A realidade rural na Somália, em França, na Argentina… não será muito diferente de Portugal. Quem tem terra, a chamada terra de onde de lá nunca se saiu ou de quem diz «vou passar férias à terra», conhece bem esta existência. Concretizando, a terra de que aqui falo é «Trás-os-Montes», descrita eximiamente por Tiago Patrício.
A Gradiva tem agora nas livrarias o seu primeiro romance, distinguido com o Prémio Literário Revelação Agustina Bessa Luís 2011.

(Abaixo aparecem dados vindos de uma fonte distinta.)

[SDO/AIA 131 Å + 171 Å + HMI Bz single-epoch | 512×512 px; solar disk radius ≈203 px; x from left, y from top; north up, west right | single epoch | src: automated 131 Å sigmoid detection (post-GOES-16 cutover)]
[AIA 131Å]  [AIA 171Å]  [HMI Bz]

Numa aldeia de Trás-os-Montes vivem quatro crianças – Teodoro, Raquel, Edgar e Óscar. A aldeia tem a forma de uma cruz, tem duas igrejas, dois cemitérios, duas estações de comboio e um comboio a vapor. Depois há o campo, as hortas, os lameiros e os palheiros onde o gado passa a noite.

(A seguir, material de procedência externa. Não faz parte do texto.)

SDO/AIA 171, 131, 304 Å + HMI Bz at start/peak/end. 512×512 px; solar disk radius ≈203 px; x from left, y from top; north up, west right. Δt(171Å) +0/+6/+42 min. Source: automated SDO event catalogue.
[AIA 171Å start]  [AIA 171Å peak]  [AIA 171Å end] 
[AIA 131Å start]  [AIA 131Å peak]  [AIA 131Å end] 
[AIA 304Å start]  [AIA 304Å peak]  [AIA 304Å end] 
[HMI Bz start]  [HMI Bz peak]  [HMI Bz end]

As crianças vão à escola e depois têm o resto do tempo livre, excepto algumas tarefas a cumprir. Depois da lida, seja na mercearia, na quinta ou em casa, ficam na rua até anoitecer e serem chamados para jantar. Enquanto isso, com tanto tempo por sua conta, aventuram-se nas coisas dos adultos. Experimentam fumar, roubam revistas pornográficas que vão lendo às escondidas junto ao riacho, conduzem carros, ateiam incêndios e até simulam um funeral.

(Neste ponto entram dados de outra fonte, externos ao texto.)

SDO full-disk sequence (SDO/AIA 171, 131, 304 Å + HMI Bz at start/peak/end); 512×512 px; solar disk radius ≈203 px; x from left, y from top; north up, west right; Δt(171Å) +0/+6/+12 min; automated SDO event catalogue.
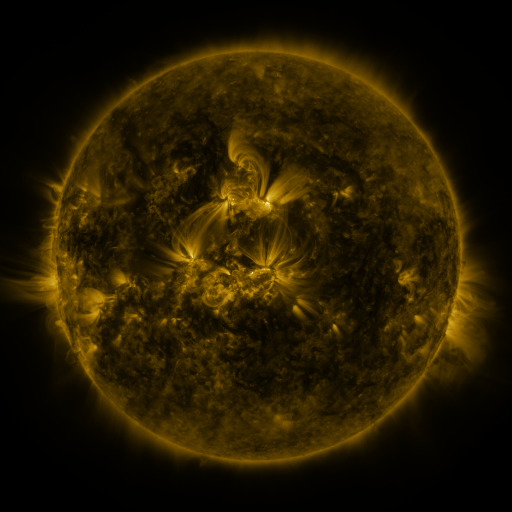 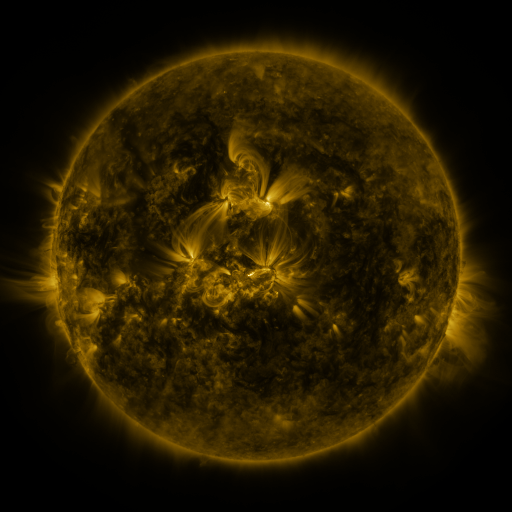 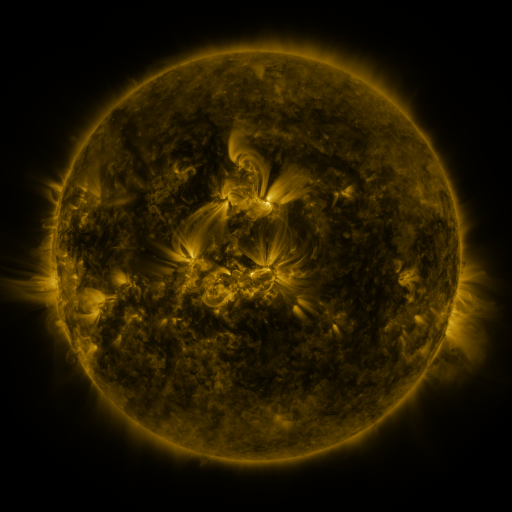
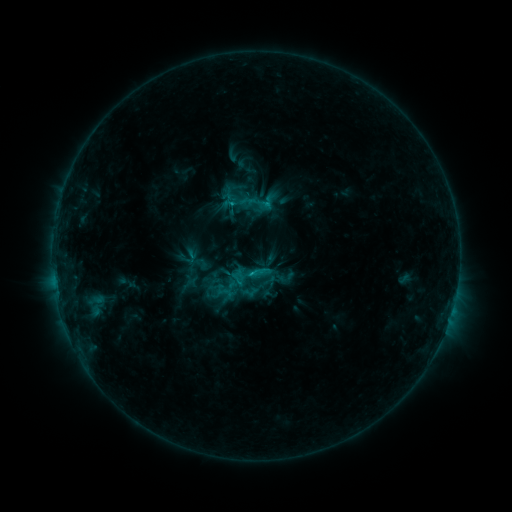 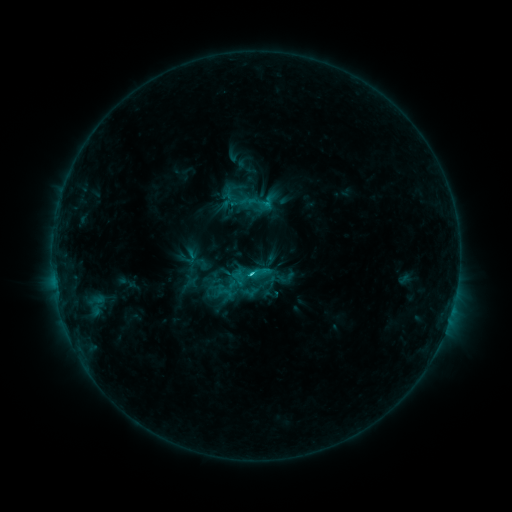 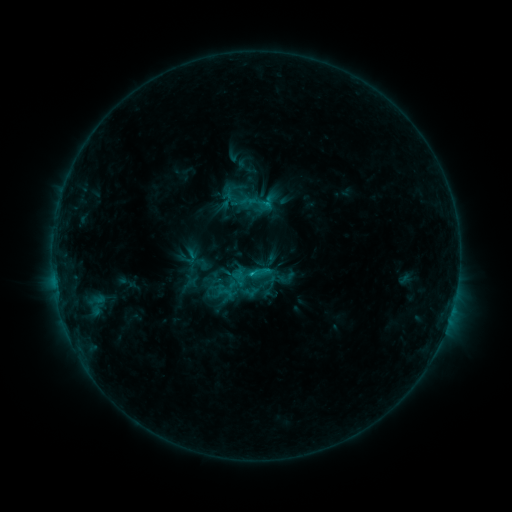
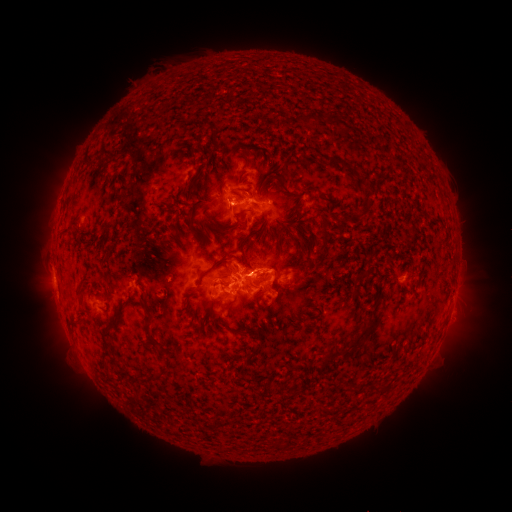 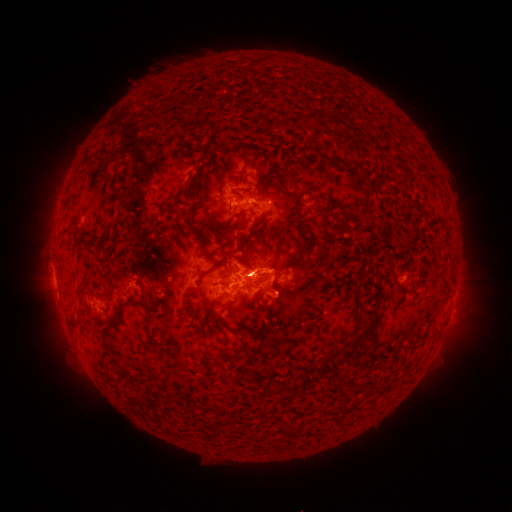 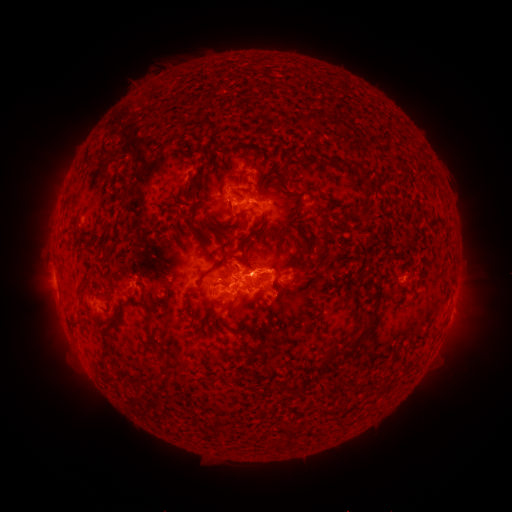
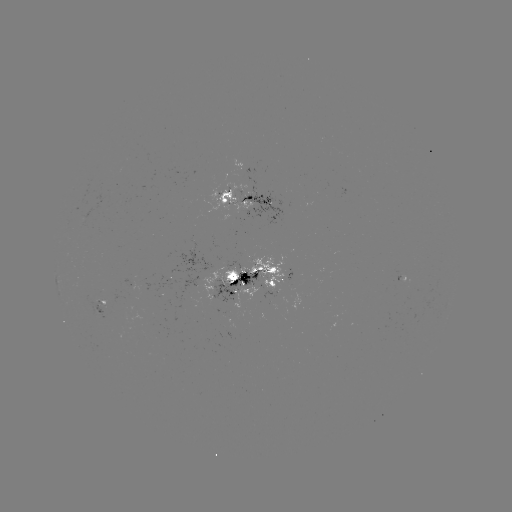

Nesta realidade, é fácil arranjar caçadeiras. Matam-se pássaros e outros animais. As crianças aqui são cruéis, com os animais e com elas próprias. Mas é assim que são educadas e é assim que crescem.
Neste enredo de Tiago Patrício, também há espaço para enamoramentos, avós muito velhinhas, mães e pais que emigraram para parte incerta, e gente bruta que não sabe ser de outra forma. Pessoas que não conhecem o gesto de um afecto, talvez porque nunca o tenham recebido. Pessoas que trabalham a terra de sol a sol e que à noite resguardam-se junto à lareira enquanto desmancham camisolas velhas para aproveitar a lã para fazer novas. Os miúdos, no exterior, a brincar nos lameiros, inventam expedições, enquanto brincam com côdeas de pão na mão e apanham fruta das figueiras.
À noite, as mulheres ficam em casa. Os homens vão para o café. Ali, naquela aldeia, o tempo, quem o dita, é o Sol, e as colheitas, e a passagem do comboio e o sino da igreja. É o quotidiano de uma pequena aldeia de Trás-os-Montes que cabe num pequeno romance. Pequeno mas notável na sua forma descritiva, sucinta e incrivelmente fidedigna do que continua a ser o Portugal rural.